This review will contain spoilers!
In many sentences:
I took my time reading Brave Story in part because I finished it in November, while I was writing for NaNoWriMo. However, it was also just a long, slow reading, and it never really compelled me to keep going. I didn't dislike it, but I was never really captivated by the story, and that's probably the biggest problem I had with this book.
The first 2 or 3 hundred pages, before Wataru really gets to Vision are definitely the slowest. Ultimately they are worth it, because it presents a compelling reason for Wataru to go to Vision, and it provides context for the decision at the end (saving Vision instead of changing his own destiny) being a difficult choice. If we didn't understand that Wataru was making a hard choice, the ending would be awful. As it is, it builds well and the ending is strong.
The entire theme that Wataru must learn to handle whatever destiny throws at him, rather than expecting this one change to make the rest of his life perfect, is also handled well. Yes, it does come right out and say all of this, but it gets there in such a way that the lack of subtlety wasn't annoying. If we didn't see how Wataru came to these decisions, how he developed friendships that were meaningful in Vision, this would have been terrible, but as it was it worked.

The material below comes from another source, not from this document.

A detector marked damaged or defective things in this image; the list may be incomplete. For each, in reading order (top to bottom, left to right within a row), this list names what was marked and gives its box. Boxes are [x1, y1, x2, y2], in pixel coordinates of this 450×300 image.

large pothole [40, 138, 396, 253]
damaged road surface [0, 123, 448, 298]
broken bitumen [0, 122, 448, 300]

Unfortunately, while there are certainly some good elements to this book, the fact that this fantasy world didn't grab me the way great books do, leaves me a little indifferent to it. I wouldn't actively discourage anyone from reading it, but I won't evangelize it to those wanting something to read either. So, in the end, I don't recommend this book, but if you want something that explores these themes, and that takes place in a unique fantasy world, it has enough positive aspects to make it worth reading. Another way I can put this is, I can't recommend it to anyone else, because I don't want to read it again.